La Cour de justice de l’Union européenne a rendu, le 2 octobre 2014, un arrêt précisant le lieu d’imposition des livraisons de biens. Une société établie en Italie a conclu la vente de pièces métalliques avec une entité située sur le territoire français. Avant leur réception définitive, les marchandises ont été envoyées chez un prestataire en France pour subir des opérations de peinture. La requérante a sollicité le remboursement de la taxe sur la valeur ajoutée acquittée auprès de ce sous-traitant pour ces travaux. L’administration fiscale a rejeté cette demande en estimant que le lieu de la livraison globale se situait en France. Le tribunal administratif de Paris a confirmé cette décision par un jugement rendu le 3 juillet 2008. La cour administrative d’appel de Paris a également rejeté le recours de la société italienne le 21 octobre 2010. Le Conseil d’État, saisi du litige, a décidé d’interroger la juridiction européenne sur l’interprétation de la sixième directive. La question posée visait à déterminer si la livraison devait être localisée dans l’État du vendeur ou dans celui du destinataire. La Cour juge que la livraison se situe dans l’État où le bien se trouve après l’exécution des travaux de finition. L’analyse portera sur la détermination du lieu de livraison selon l’état du bien avant d’examiner l’exigence de continuité du transport.
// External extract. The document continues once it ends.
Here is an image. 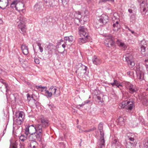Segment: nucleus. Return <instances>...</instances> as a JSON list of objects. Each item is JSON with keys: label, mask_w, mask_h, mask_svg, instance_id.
<instances>
[{"label": "nucleus", "mask_w": 148, "mask_h": 148, "mask_svg": "<svg viewBox=\"0 0 148 148\" xmlns=\"http://www.w3.org/2000/svg\"><path fill=\"white\" fill-rule=\"evenodd\" d=\"M97 98L98 100H99L101 101V97H100L97 96Z\"/></svg>", "instance_id": "obj_56"}, {"label": "nucleus", "mask_w": 148, "mask_h": 148, "mask_svg": "<svg viewBox=\"0 0 148 148\" xmlns=\"http://www.w3.org/2000/svg\"><path fill=\"white\" fill-rule=\"evenodd\" d=\"M141 52L143 56H145V48L147 46V45L145 41L144 40H142L141 42Z\"/></svg>", "instance_id": "obj_15"}, {"label": "nucleus", "mask_w": 148, "mask_h": 148, "mask_svg": "<svg viewBox=\"0 0 148 148\" xmlns=\"http://www.w3.org/2000/svg\"><path fill=\"white\" fill-rule=\"evenodd\" d=\"M45 5L48 7H51L53 4V0H45Z\"/></svg>", "instance_id": "obj_27"}, {"label": "nucleus", "mask_w": 148, "mask_h": 148, "mask_svg": "<svg viewBox=\"0 0 148 148\" xmlns=\"http://www.w3.org/2000/svg\"><path fill=\"white\" fill-rule=\"evenodd\" d=\"M5 87L6 88H7V86H8V85L7 84H5Z\"/></svg>", "instance_id": "obj_61"}, {"label": "nucleus", "mask_w": 148, "mask_h": 148, "mask_svg": "<svg viewBox=\"0 0 148 148\" xmlns=\"http://www.w3.org/2000/svg\"><path fill=\"white\" fill-rule=\"evenodd\" d=\"M36 88L38 89L39 91L42 92V93H44L47 87L45 86H36Z\"/></svg>", "instance_id": "obj_26"}, {"label": "nucleus", "mask_w": 148, "mask_h": 148, "mask_svg": "<svg viewBox=\"0 0 148 148\" xmlns=\"http://www.w3.org/2000/svg\"><path fill=\"white\" fill-rule=\"evenodd\" d=\"M30 146L32 148H36V146L35 145H32V144H31Z\"/></svg>", "instance_id": "obj_52"}, {"label": "nucleus", "mask_w": 148, "mask_h": 148, "mask_svg": "<svg viewBox=\"0 0 148 148\" xmlns=\"http://www.w3.org/2000/svg\"><path fill=\"white\" fill-rule=\"evenodd\" d=\"M89 102V100H87L85 102H84V103L85 104L88 103Z\"/></svg>", "instance_id": "obj_59"}, {"label": "nucleus", "mask_w": 148, "mask_h": 148, "mask_svg": "<svg viewBox=\"0 0 148 148\" xmlns=\"http://www.w3.org/2000/svg\"><path fill=\"white\" fill-rule=\"evenodd\" d=\"M40 127L41 126L40 124L26 125L25 129V134L27 135H28L29 134L30 135L36 132L38 127Z\"/></svg>", "instance_id": "obj_3"}, {"label": "nucleus", "mask_w": 148, "mask_h": 148, "mask_svg": "<svg viewBox=\"0 0 148 148\" xmlns=\"http://www.w3.org/2000/svg\"><path fill=\"white\" fill-rule=\"evenodd\" d=\"M21 49L23 53L25 55H27L28 53V47L25 44H23L21 46Z\"/></svg>", "instance_id": "obj_20"}, {"label": "nucleus", "mask_w": 148, "mask_h": 148, "mask_svg": "<svg viewBox=\"0 0 148 148\" xmlns=\"http://www.w3.org/2000/svg\"><path fill=\"white\" fill-rule=\"evenodd\" d=\"M141 95H139L138 97L139 98V99L141 100H142L143 99H145V97H142L141 96H140Z\"/></svg>", "instance_id": "obj_49"}, {"label": "nucleus", "mask_w": 148, "mask_h": 148, "mask_svg": "<svg viewBox=\"0 0 148 148\" xmlns=\"http://www.w3.org/2000/svg\"><path fill=\"white\" fill-rule=\"evenodd\" d=\"M145 62L146 63V68L147 69V70L148 71V64L147 65V62H148V59L147 60H145Z\"/></svg>", "instance_id": "obj_47"}, {"label": "nucleus", "mask_w": 148, "mask_h": 148, "mask_svg": "<svg viewBox=\"0 0 148 148\" xmlns=\"http://www.w3.org/2000/svg\"><path fill=\"white\" fill-rule=\"evenodd\" d=\"M99 21L100 23L102 24H106L109 21L108 16L105 14H103L101 15Z\"/></svg>", "instance_id": "obj_16"}, {"label": "nucleus", "mask_w": 148, "mask_h": 148, "mask_svg": "<svg viewBox=\"0 0 148 148\" xmlns=\"http://www.w3.org/2000/svg\"><path fill=\"white\" fill-rule=\"evenodd\" d=\"M39 49L40 52H42L43 51V49L41 46L39 47Z\"/></svg>", "instance_id": "obj_48"}, {"label": "nucleus", "mask_w": 148, "mask_h": 148, "mask_svg": "<svg viewBox=\"0 0 148 148\" xmlns=\"http://www.w3.org/2000/svg\"><path fill=\"white\" fill-rule=\"evenodd\" d=\"M123 147H122L121 145H119V146H117L116 147V148H123Z\"/></svg>", "instance_id": "obj_53"}, {"label": "nucleus", "mask_w": 148, "mask_h": 148, "mask_svg": "<svg viewBox=\"0 0 148 148\" xmlns=\"http://www.w3.org/2000/svg\"><path fill=\"white\" fill-rule=\"evenodd\" d=\"M112 19L113 21H114V20H116V23L113 24V30L114 31H117L119 29L120 27V25L118 21V20L114 16H113L112 17Z\"/></svg>", "instance_id": "obj_14"}, {"label": "nucleus", "mask_w": 148, "mask_h": 148, "mask_svg": "<svg viewBox=\"0 0 148 148\" xmlns=\"http://www.w3.org/2000/svg\"><path fill=\"white\" fill-rule=\"evenodd\" d=\"M126 118L122 117H120L117 119V122L118 124L121 125H123L124 124Z\"/></svg>", "instance_id": "obj_21"}, {"label": "nucleus", "mask_w": 148, "mask_h": 148, "mask_svg": "<svg viewBox=\"0 0 148 148\" xmlns=\"http://www.w3.org/2000/svg\"><path fill=\"white\" fill-rule=\"evenodd\" d=\"M88 38V37H84L83 38H79L78 40L79 43L81 45L84 43L86 42Z\"/></svg>", "instance_id": "obj_22"}, {"label": "nucleus", "mask_w": 148, "mask_h": 148, "mask_svg": "<svg viewBox=\"0 0 148 148\" xmlns=\"http://www.w3.org/2000/svg\"><path fill=\"white\" fill-rule=\"evenodd\" d=\"M39 6L38 5H36L34 7V10H36L38 11L39 10V9H37V8H39Z\"/></svg>", "instance_id": "obj_42"}, {"label": "nucleus", "mask_w": 148, "mask_h": 148, "mask_svg": "<svg viewBox=\"0 0 148 148\" xmlns=\"http://www.w3.org/2000/svg\"><path fill=\"white\" fill-rule=\"evenodd\" d=\"M28 136L27 135L26 136H25L23 135H21L20 136L19 138L20 143H21V142L22 143H24L27 140V138H28Z\"/></svg>", "instance_id": "obj_25"}, {"label": "nucleus", "mask_w": 148, "mask_h": 148, "mask_svg": "<svg viewBox=\"0 0 148 148\" xmlns=\"http://www.w3.org/2000/svg\"><path fill=\"white\" fill-rule=\"evenodd\" d=\"M25 144L24 143H22L21 142L19 145L20 148H24Z\"/></svg>", "instance_id": "obj_40"}, {"label": "nucleus", "mask_w": 148, "mask_h": 148, "mask_svg": "<svg viewBox=\"0 0 148 148\" xmlns=\"http://www.w3.org/2000/svg\"><path fill=\"white\" fill-rule=\"evenodd\" d=\"M145 145H146V146H145V147H146V146L148 148V140H147V142L145 143Z\"/></svg>", "instance_id": "obj_55"}, {"label": "nucleus", "mask_w": 148, "mask_h": 148, "mask_svg": "<svg viewBox=\"0 0 148 148\" xmlns=\"http://www.w3.org/2000/svg\"><path fill=\"white\" fill-rule=\"evenodd\" d=\"M67 0H62V2H64Z\"/></svg>", "instance_id": "obj_62"}, {"label": "nucleus", "mask_w": 148, "mask_h": 148, "mask_svg": "<svg viewBox=\"0 0 148 148\" xmlns=\"http://www.w3.org/2000/svg\"><path fill=\"white\" fill-rule=\"evenodd\" d=\"M24 6V5L22 3H17V7H18V8H17L18 10H17L19 12L22 11L23 10V8Z\"/></svg>", "instance_id": "obj_23"}, {"label": "nucleus", "mask_w": 148, "mask_h": 148, "mask_svg": "<svg viewBox=\"0 0 148 148\" xmlns=\"http://www.w3.org/2000/svg\"><path fill=\"white\" fill-rule=\"evenodd\" d=\"M98 128L100 132V134H101V133L104 134L102 130L103 124L102 123H100L98 125Z\"/></svg>", "instance_id": "obj_36"}, {"label": "nucleus", "mask_w": 148, "mask_h": 148, "mask_svg": "<svg viewBox=\"0 0 148 148\" xmlns=\"http://www.w3.org/2000/svg\"><path fill=\"white\" fill-rule=\"evenodd\" d=\"M134 143L132 142H127L126 146L127 148H133L134 147Z\"/></svg>", "instance_id": "obj_33"}, {"label": "nucleus", "mask_w": 148, "mask_h": 148, "mask_svg": "<svg viewBox=\"0 0 148 148\" xmlns=\"http://www.w3.org/2000/svg\"><path fill=\"white\" fill-rule=\"evenodd\" d=\"M117 44L119 46L122 47L124 50H125L127 48V46L123 42L119 41L117 42Z\"/></svg>", "instance_id": "obj_32"}, {"label": "nucleus", "mask_w": 148, "mask_h": 148, "mask_svg": "<svg viewBox=\"0 0 148 148\" xmlns=\"http://www.w3.org/2000/svg\"><path fill=\"white\" fill-rule=\"evenodd\" d=\"M78 32L80 36L89 37L88 34L87 29L84 26H80L78 28Z\"/></svg>", "instance_id": "obj_10"}, {"label": "nucleus", "mask_w": 148, "mask_h": 148, "mask_svg": "<svg viewBox=\"0 0 148 148\" xmlns=\"http://www.w3.org/2000/svg\"><path fill=\"white\" fill-rule=\"evenodd\" d=\"M26 21V18L21 14L18 16L16 20L18 27L19 29H20L23 34L26 32L27 29L25 23V22Z\"/></svg>", "instance_id": "obj_2"}, {"label": "nucleus", "mask_w": 148, "mask_h": 148, "mask_svg": "<svg viewBox=\"0 0 148 148\" xmlns=\"http://www.w3.org/2000/svg\"><path fill=\"white\" fill-rule=\"evenodd\" d=\"M127 29L130 31L132 33V34H135L136 33L134 31L131 30L129 27H127Z\"/></svg>", "instance_id": "obj_45"}, {"label": "nucleus", "mask_w": 148, "mask_h": 148, "mask_svg": "<svg viewBox=\"0 0 148 148\" xmlns=\"http://www.w3.org/2000/svg\"><path fill=\"white\" fill-rule=\"evenodd\" d=\"M135 19V17L134 16L131 15L130 17V21H132L133 20H134Z\"/></svg>", "instance_id": "obj_46"}, {"label": "nucleus", "mask_w": 148, "mask_h": 148, "mask_svg": "<svg viewBox=\"0 0 148 148\" xmlns=\"http://www.w3.org/2000/svg\"><path fill=\"white\" fill-rule=\"evenodd\" d=\"M137 76V79L140 81L144 79V70L142 66L137 65L135 68Z\"/></svg>", "instance_id": "obj_4"}, {"label": "nucleus", "mask_w": 148, "mask_h": 148, "mask_svg": "<svg viewBox=\"0 0 148 148\" xmlns=\"http://www.w3.org/2000/svg\"><path fill=\"white\" fill-rule=\"evenodd\" d=\"M37 124H40V125L43 131L44 128L49 125V122L48 120L43 118H41L40 121L39 122V123Z\"/></svg>", "instance_id": "obj_13"}, {"label": "nucleus", "mask_w": 148, "mask_h": 148, "mask_svg": "<svg viewBox=\"0 0 148 148\" xmlns=\"http://www.w3.org/2000/svg\"><path fill=\"white\" fill-rule=\"evenodd\" d=\"M42 94L47 98H51L52 95V94L49 90V89L48 90L46 89L45 93H42Z\"/></svg>", "instance_id": "obj_24"}, {"label": "nucleus", "mask_w": 148, "mask_h": 148, "mask_svg": "<svg viewBox=\"0 0 148 148\" xmlns=\"http://www.w3.org/2000/svg\"><path fill=\"white\" fill-rule=\"evenodd\" d=\"M36 43L37 45L38 46V47L41 46V43H40L39 42H38V41H37L36 42Z\"/></svg>", "instance_id": "obj_50"}, {"label": "nucleus", "mask_w": 148, "mask_h": 148, "mask_svg": "<svg viewBox=\"0 0 148 148\" xmlns=\"http://www.w3.org/2000/svg\"><path fill=\"white\" fill-rule=\"evenodd\" d=\"M82 68V71H84V73H86V71L88 69L87 67L84 65L81 64Z\"/></svg>", "instance_id": "obj_37"}, {"label": "nucleus", "mask_w": 148, "mask_h": 148, "mask_svg": "<svg viewBox=\"0 0 148 148\" xmlns=\"http://www.w3.org/2000/svg\"><path fill=\"white\" fill-rule=\"evenodd\" d=\"M103 136L104 134L101 133V134H100V139L98 142L99 148H102L105 146V140Z\"/></svg>", "instance_id": "obj_17"}, {"label": "nucleus", "mask_w": 148, "mask_h": 148, "mask_svg": "<svg viewBox=\"0 0 148 148\" xmlns=\"http://www.w3.org/2000/svg\"><path fill=\"white\" fill-rule=\"evenodd\" d=\"M49 90L55 97H58L60 95V91L59 89L56 86H51L49 88Z\"/></svg>", "instance_id": "obj_12"}, {"label": "nucleus", "mask_w": 148, "mask_h": 148, "mask_svg": "<svg viewBox=\"0 0 148 148\" xmlns=\"http://www.w3.org/2000/svg\"><path fill=\"white\" fill-rule=\"evenodd\" d=\"M12 148H17V145L16 143H14L12 144Z\"/></svg>", "instance_id": "obj_43"}, {"label": "nucleus", "mask_w": 148, "mask_h": 148, "mask_svg": "<svg viewBox=\"0 0 148 148\" xmlns=\"http://www.w3.org/2000/svg\"><path fill=\"white\" fill-rule=\"evenodd\" d=\"M82 106H83L82 105V104H80V105H78L77 106V108H80V107H81Z\"/></svg>", "instance_id": "obj_54"}, {"label": "nucleus", "mask_w": 148, "mask_h": 148, "mask_svg": "<svg viewBox=\"0 0 148 148\" xmlns=\"http://www.w3.org/2000/svg\"><path fill=\"white\" fill-rule=\"evenodd\" d=\"M127 27H128L127 26H126L125 27V28H126V29H127Z\"/></svg>", "instance_id": "obj_64"}, {"label": "nucleus", "mask_w": 148, "mask_h": 148, "mask_svg": "<svg viewBox=\"0 0 148 148\" xmlns=\"http://www.w3.org/2000/svg\"><path fill=\"white\" fill-rule=\"evenodd\" d=\"M74 16L75 18L78 19L81 18L82 16L81 13L79 11L75 12Z\"/></svg>", "instance_id": "obj_30"}, {"label": "nucleus", "mask_w": 148, "mask_h": 148, "mask_svg": "<svg viewBox=\"0 0 148 148\" xmlns=\"http://www.w3.org/2000/svg\"><path fill=\"white\" fill-rule=\"evenodd\" d=\"M114 0H100L99 3H105L107 1L113 2Z\"/></svg>", "instance_id": "obj_38"}, {"label": "nucleus", "mask_w": 148, "mask_h": 148, "mask_svg": "<svg viewBox=\"0 0 148 148\" xmlns=\"http://www.w3.org/2000/svg\"><path fill=\"white\" fill-rule=\"evenodd\" d=\"M16 116L17 117L16 120L17 124L21 125L25 116L24 112L21 111L17 112H16Z\"/></svg>", "instance_id": "obj_7"}, {"label": "nucleus", "mask_w": 148, "mask_h": 148, "mask_svg": "<svg viewBox=\"0 0 148 148\" xmlns=\"http://www.w3.org/2000/svg\"><path fill=\"white\" fill-rule=\"evenodd\" d=\"M106 38L105 42V43L106 46L110 47L113 46L114 42L113 40V38L111 35H109L106 36Z\"/></svg>", "instance_id": "obj_11"}, {"label": "nucleus", "mask_w": 148, "mask_h": 148, "mask_svg": "<svg viewBox=\"0 0 148 148\" xmlns=\"http://www.w3.org/2000/svg\"><path fill=\"white\" fill-rule=\"evenodd\" d=\"M87 11L86 10H85L84 11V13H85L86 12H87Z\"/></svg>", "instance_id": "obj_63"}, {"label": "nucleus", "mask_w": 148, "mask_h": 148, "mask_svg": "<svg viewBox=\"0 0 148 148\" xmlns=\"http://www.w3.org/2000/svg\"><path fill=\"white\" fill-rule=\"evenodd\" d=\"M1 82L3 83V84H5V82H4V81L3 80V79H1Z\"/></svg>", "instance_id": "obj_57"}, {"label": "nucleus", "mask_w": 148, "mask_h": 148, "mask_svg": "<svg viewBox=\"0 0 148 148\" xmlns=\"http://www.w3.org/2000/svg\"><path fill=\"white\" fill-rule=\"evenodd\" d=\"M139 3H140V10L143 14H146L148 10V5L147 3L145 0H138Z\"/></svg>", "instance_id": "obj_8"}, {"label": "nucleus", "mask_w": 148, "mask_h": 148, "mask_svg": "<svg viewBox=\"0 0 148 148\" xmlns=\"http://www.w3.org/2000/svg\"><path fill=\"white\" fill-rule=\"evenodd\" d=\"M119 106L121 108H125L129 110H131L134 106V103L132 101L128 100L123 101L119 104Z\"/></svg>", "instance_id": "obj_6"}, {"label": "nucleus", "mask_w": 148, "mask_h": 148, "mask_svg": "<svg viewBox=\"0 0 148 148\" xmlns=\"http://www.w3.org/2000/svg\"><path fill=\"white\" fill-rule=\"evenodd\" d=\"M112 143L113 145L114 144L117 145V146L121 145L120 143L118 141L117 139L116 138H114L113 139Z\"/></svg>", "instance_id": "obj_35"}, {"label": "nucleus", "mask_w": 148, "mask_h": 148, "mask_svg": "<svg viewBox=\"0 0 148 148\" xmlns=\"http://www.w3.org/2000/svg\"><path fill=\"white\" fill-rule=\"evenodd\" d=\"M43 132V130L41 127H38L36 132L28 136V139L29 141H34V143H36V141H41Z\"/></svg>", "instance_id": "obj_1"}, {"label": "nucleus", "mask_w": 148, "mask_h": 148, "mask_svg": "<svg viewBox=\"0 0 148 148\" xmlns=\"http://www.w3.org/2000/svg\"><path fill=\"white\" fill-rule=\"evenodd\" d=\"M109 85H111L113 87L114 86H116L121 90L122 89L123 87V86L121 83L116 79H114L113 82L110 83L109 84Z\"/></svg>", "instance_id": "obj_18"}, {"label": "nucleus", "mask_w": 148, "mask_h": 148, "mask_svg": "<svg viewBox=\"0 0 148 148\" xmlns=\"http://www.w3.org/2000/svg\"><path fill=\"white\" fill-rule=\"evenodd\" d=\"M62 47L63 48H64V51H63L62 52H61L59 51H58V53H60L61 54H63V53H64L65 52L66 53V50H65V49H64V48H65V47H66V45L65 44H62Z\"/></svg>", "instance_id": "obj_39"}, {"label": "nucleus", "mask_w": 148, "mask_h": 148, "mask_svg": "<svg viewBox=\"0 0 148 148\" xmlns=\"http://www.w3.org/2000/svg\"><path fill=\"white\" fill-rule=\"evenodd\" d=\"M127 137L128 139L130 141L134 142V135L131 133H129L127 134Z\"/></svg>", "instance_id": "obj_29"}, {"label": "nucleus", "mask_w": 148, "mask_h": 148, "mask_svg": "<svg viewBox=\"0 0 148 148\" xmlns=\"http://www.w3.org/2000/svg\"><path fill=\"white\" fill-rule=\"evenodd\" d=\"M125 86L129 92L131 93H133L138 90V88L135 86L131 84L129 82H126Z\"/></svg>", "instance_id": "obj_9"}, {"label": "nucleus", "mask_w": 148, "mask_h": 148, "mask_svg": "<svg viewBox=\"0 0 148 148\" xmlns=\"http://www.w3.org/2000/svg\"><path fill=\"white\" fill-rule=\"evenodd\" d=\"M92 61L93 64L96 65H99L101 63V60L97 57L94 56L92 58Z\"/></svg>", "instance_id": "obj_19"}, {"label": "nucleus", "mask_w": 148, "mask_h": 148, "mask_svg": "<svg viewBox=\"0 0 148 148\" xmlns=\"http://www.w3.org/2000/svg\"><path fill=\"white\" fill-rule=\"evenodd\" d=\"M34 62L37 64H38L40 63L39 60L38 58H36L34 59Z\"/></svg>", "instance_id": "obj_44"}, {"label": "nucleus", "mask_w": 148, "mask_h": 148, "mask_svg": "<svg viewBox=\"0 0 148 148\" xmlns=\"http://www.w3.org/2000/svg\"><path fill=\"white\" fill-rule=\"evenodd\" d=\"M64 39L66 41H68L69 42L71 43L73 40V38L72 36H70L65 37Z\"/></svg>", "instance_id": "obj_31"}, {"label": "nucleus", "mask_w": 148, "mask_h": 148, "mask_svg": "<svg viewBox=\"0 0 148 148\" xmlns=\"http://www.w3.org/2000/svg\"><path fill=\"white\" fill-rule=\"evenodd\" d=\"M85 104V103L84 102V103H83L81 104H82V105L83 106H84Z\"/></svg>", "instance_id": "obj_60"}, {"label": "nucleus", "mask_w": 148, "mask_h": 148, "mask_svg": "<svg viewBox=\"0 0 148 148\" xmlns=\"http://www.w3.org/2000/svg\"><path fill=\"white\" fill-rule=\"evenodd\" d=\"M128 12L130 14L132 13V10L131 9H129L128 10Z\"/></svg>", "instance_id": "obj_51"}, {"label": "nucleus", "mask_w": 148, "mask_h": 148, "mask_svg": "<svg viewBox=\"0 0 148 148\" xmlns=\"http://www.w3.org/2000/svg\"><path fill=\"white\" fill-rule=\"evenodd\" d=\"M96 129V128L95 127H93L92 128L90 129L89 130H85L84 131V132H89L91 131H92V130H95Z\"/></svg>", "instance_id": "obj_41"}, {"label": "nucleus", "mask_w": 148, "mask_h": 148, "mask_svg": "<svg viewBox=\"0 0 148 148\" xmlns=\"http://www.w3.org/2000/svg\"><path fill=\"white\" fill-rule=\"evenodd\" d=\"M3 23V20L0 18V24H2Z\"/></svg>", "instance_id": "obj_58"}, {"label": "nucleus", "mask_w": 148, "mask_h": 148, "mask_svg": "<svg viewBox=\"0 0 148 148\" xmlns=\"http://www.w3.org/2000/svg\"><path fill=\"white\" fill-rule=\"evenodd\" d=\"M8 1V0H0V5L2 6L6 7L7 5H6V2Z\"/></svg>", "instance_id": "obj_34"}, {"label": "nucleus", "mask_w": 148, "mask_h": 148, "mask_svg": "<svg viewBox=\"0 0 148 148\" xmlns=\"http://www.w3.org/2000/svg\"><path fill=\"white\" fill-rule=\"evenodd\" d=\"M17 2L18 1L17 0H15L13 1L11 4L10 5L11 7L12 8H15L16 9V10H17V8H18V7H17Z\"/></svg>", "instance_id": "obj_28"}, {"label": "nucleus", "mask_w": 148, "mask_h": 148, "mask_svg": "<svg viewBox=\"0 0 148 148\" xmlns=\"http://www.w3.org/2000/svg\"><path fill=\"white\" fill-rule=\"evenodd\" d=\"M123 60L126 61L130 68H132L134 66L135 63L133 59V56L131 54L127 53L123 56Z\"/></svg>", "instance_id": "obj_5"}]
</instances>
I. La détermination du lieu de livraison liée à l’état final des biens
A. L’importance de la conformité contractuelle du produit livré
Le droit de l’Union européenne prévoit que le lieu de livraison est celui où le bien se trouve lors du départ du transport. La Cour précise que cette règle s’applique aux biens qui constituent effectivement l’objet du contrat conclu entre les deux parties. Dans cette affaire, l’engagement contractuel portait sur des pièces métalliques finies et non sur des marchandises brutes sortant d’Italie. La juridiction souligne que les biens « visant à rendre ce bien apte pour la livraison » ne sont achevés qu’après l’intervention du prestataire. Cette approche privilégie la réalité de l’opération économique sur le simple déplacement physique des composants initiaux depuis le pays d’origine. La livraison n’intervient juridiquement que lorsque le vendeur a rempli son obligation de fournir un produit conforme aux attentes de l’acheteur.
B. L’absence de transfert de propriété lors de l’expédition initiale
L’expédition des pièces vers le sous-traitant ne constitue pas une livraison car elle ne transfère pas le pouvoir de disposer du bien. Le vendeur conserve la maîtrise des marchandises durant leur transformation afin de respecter ses engagements envers son client final situé en France. La Cour rappelle que le transfert du pouvoir de disposer comme un propriétaire est le critère essentiel de la livraison de biens. Or, l’envoi au prestataire de services n’a pour but que la réalisation de « travaux de finition » nécessaires à la vente. Cette étape intermédiaire ne saurait être qualifiée de livraison intracommunautaire au sens de la directive car le destinataire n’est pas l’acquéreur. La localisation de l’opération fiscale doit donc être fixée au moment où le bien est prêt pour son transfert définitif.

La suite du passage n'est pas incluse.